Combining Discrete and Neural Features for Sequence Labeling
Jie Yang, Zhiyang Teng, Meishan Zhang, and Yue Zhang

TL;DR
This paper explores combining discrete and neural features in sequence labeling tasks, demonstrating that their integration improves accuracy over using either feature type alone across various NLP benchmarks.
Contribution
It systematically investigates the effect of combining discrete and neural features for sequence labeling, showing improved performance on multiple NLP tasks.
Findings
Combining features yields better accuracy than using only discrete or neural features.
Neural models achieve competitive accuracy with traditional discrete models.

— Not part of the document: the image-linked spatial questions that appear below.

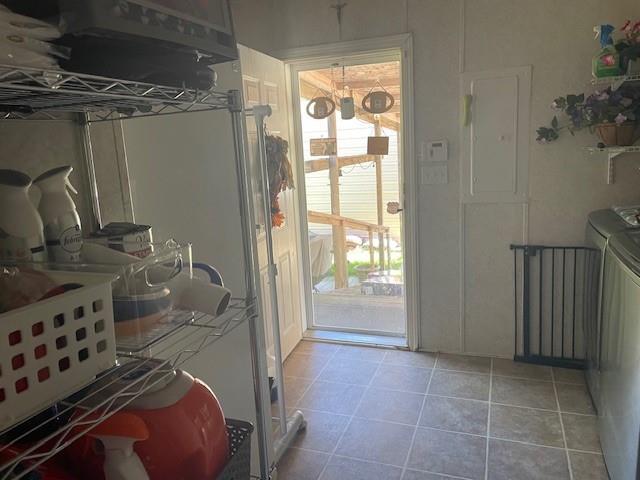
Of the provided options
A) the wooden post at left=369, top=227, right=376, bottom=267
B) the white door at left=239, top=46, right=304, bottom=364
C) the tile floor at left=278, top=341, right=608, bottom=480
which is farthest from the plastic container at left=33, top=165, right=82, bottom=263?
the wooden post at left=369, top=227, right=376, bottom=267

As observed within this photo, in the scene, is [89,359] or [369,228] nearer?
[89,359]

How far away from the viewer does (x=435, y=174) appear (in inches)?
121

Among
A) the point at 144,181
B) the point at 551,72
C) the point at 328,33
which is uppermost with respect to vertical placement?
the point at 328,33

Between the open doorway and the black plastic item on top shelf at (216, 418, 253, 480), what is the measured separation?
91.2 inches

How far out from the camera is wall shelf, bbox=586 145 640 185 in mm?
2496

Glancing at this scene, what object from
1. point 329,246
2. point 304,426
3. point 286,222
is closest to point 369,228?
point 329,246

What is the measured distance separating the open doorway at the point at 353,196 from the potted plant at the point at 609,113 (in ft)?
3.26

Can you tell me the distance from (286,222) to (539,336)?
5.92 ft

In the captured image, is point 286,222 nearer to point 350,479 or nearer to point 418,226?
point 418,226

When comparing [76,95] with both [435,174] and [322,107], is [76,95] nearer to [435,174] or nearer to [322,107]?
[435,174]

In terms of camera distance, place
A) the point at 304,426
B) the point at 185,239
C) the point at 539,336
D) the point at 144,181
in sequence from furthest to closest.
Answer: the point at 539,336 < the point at 304,426 < the point at 185,239 < the point at 144,181

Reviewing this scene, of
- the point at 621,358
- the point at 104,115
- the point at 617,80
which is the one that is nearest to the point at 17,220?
the point at 104,115

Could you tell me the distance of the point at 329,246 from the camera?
3.89 metres

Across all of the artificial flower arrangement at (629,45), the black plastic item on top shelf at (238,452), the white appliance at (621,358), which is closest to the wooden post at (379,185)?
the artificial flower arrangement at (629,45)
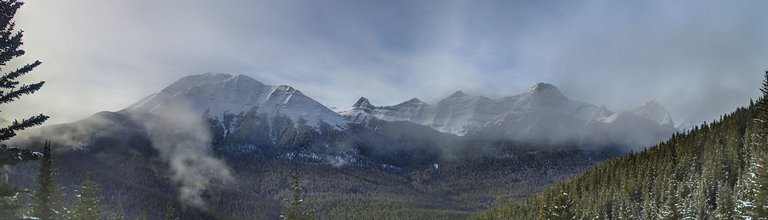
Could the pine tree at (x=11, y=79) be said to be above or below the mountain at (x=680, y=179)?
below

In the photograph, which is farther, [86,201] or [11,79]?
[86,201]

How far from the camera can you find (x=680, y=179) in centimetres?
10312

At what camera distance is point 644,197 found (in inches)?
3927

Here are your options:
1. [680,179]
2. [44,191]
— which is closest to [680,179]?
[680,179]

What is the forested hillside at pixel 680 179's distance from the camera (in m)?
76.2

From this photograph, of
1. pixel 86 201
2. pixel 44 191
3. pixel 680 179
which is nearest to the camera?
pixel 44 191

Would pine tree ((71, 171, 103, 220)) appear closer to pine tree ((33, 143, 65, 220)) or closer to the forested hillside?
pine tree ((33, 143, 65, 220))

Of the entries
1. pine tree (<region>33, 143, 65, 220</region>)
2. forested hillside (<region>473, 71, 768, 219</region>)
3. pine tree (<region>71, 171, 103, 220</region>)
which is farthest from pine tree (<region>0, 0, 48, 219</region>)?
forested hillside (<region>473, 71, 768, 219</region>)

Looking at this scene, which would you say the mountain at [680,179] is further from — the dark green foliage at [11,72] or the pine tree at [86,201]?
the dark green foliage at [11,72]

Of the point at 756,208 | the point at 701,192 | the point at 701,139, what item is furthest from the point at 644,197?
the point at 756,208

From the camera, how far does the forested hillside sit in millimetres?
76225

The combined approach improves results on standard benchmarks for NLP tasks.
Abstract
Neural network models have recently received heated research attention in the natural language processing community. Compared with traditional models with discrete features, neural models have two main advantages. First, they take low-dimensional, real-valued embedding vectors as inputs, which can be trained over large raw data, thereby addressing the issue of feature sparsity in discrete models. Second, deep neural networks can be used to automatically combine input features, and including non-local features that capture semantic patterns that cannot be expressed using discrete indicator features. As a result, neural network models have achieved competitive accuracies compared with the best discrete models for a range of NLP tasks. On the other hand, manual feature templates have been carefully investigated for most NLP tasks over decades and typically cover the most useful indicator…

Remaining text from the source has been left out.